Exercise prompt: Each line below from the "DK Drum Kingdom" line through the "Poignet de porte, équipment" line, those two included, must be restated word for word; the pictures must not be.

The records:
┄┄┄┄┄┄

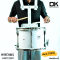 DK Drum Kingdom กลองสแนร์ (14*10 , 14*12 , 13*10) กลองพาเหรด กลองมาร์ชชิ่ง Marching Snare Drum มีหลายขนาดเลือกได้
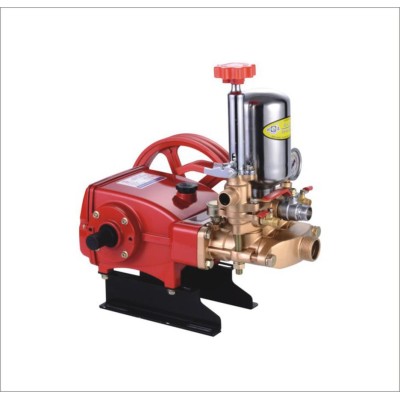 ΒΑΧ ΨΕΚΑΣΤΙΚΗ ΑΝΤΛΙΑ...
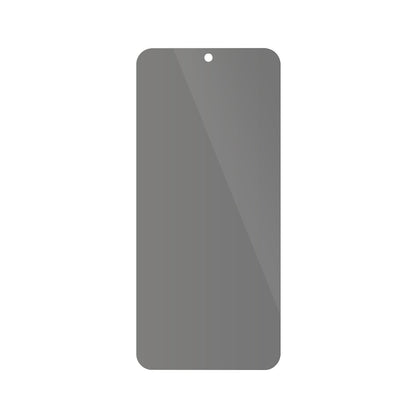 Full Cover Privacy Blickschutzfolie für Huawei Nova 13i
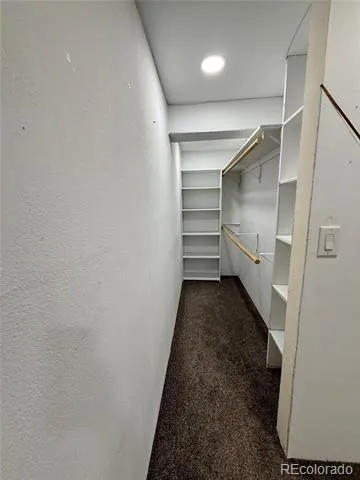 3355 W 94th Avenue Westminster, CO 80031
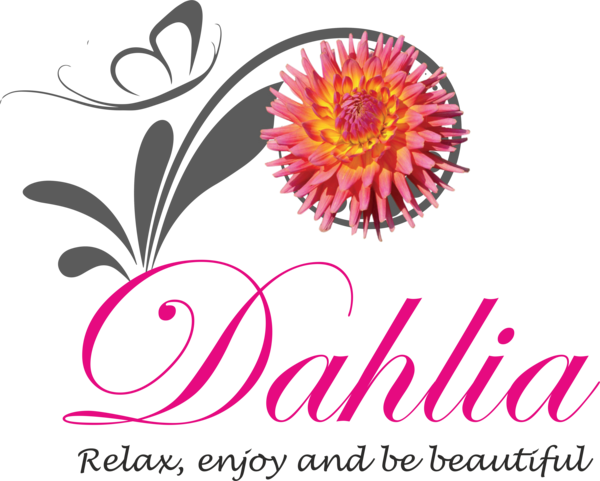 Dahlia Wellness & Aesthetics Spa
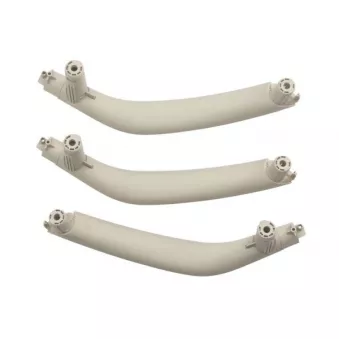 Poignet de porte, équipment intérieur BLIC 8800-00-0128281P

┄┄┄┄┄┄

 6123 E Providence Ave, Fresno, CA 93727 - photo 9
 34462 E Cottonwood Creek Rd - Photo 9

┄┄┄┄┄┄

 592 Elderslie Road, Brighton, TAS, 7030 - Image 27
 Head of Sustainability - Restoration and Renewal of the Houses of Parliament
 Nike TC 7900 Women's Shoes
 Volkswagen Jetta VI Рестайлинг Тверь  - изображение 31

┄┄┄┄┄┄

Answer section:
 DK Drum Kingdom กลองสแนร์ (14*10 , 14*12 , 13*10) กลองพาเหรด กลองมาร์ชชิ่ง Marching Snare Drum มีหลายขนาดเลือกได้
 ΒΑΧ ΨΕΚΑΣΤΙΚΗ ΑΝΤΛΙΑ...
 Full Cover Privacy Blickschutzfolie für Huawei Nova 13i
 3355 W 94th Avenue Westminster, CO 80031
 Dahlia Wellness & Aesthetics Spa
 Poignet de porte, équipment intérieur BLIC 8800-00-0128281P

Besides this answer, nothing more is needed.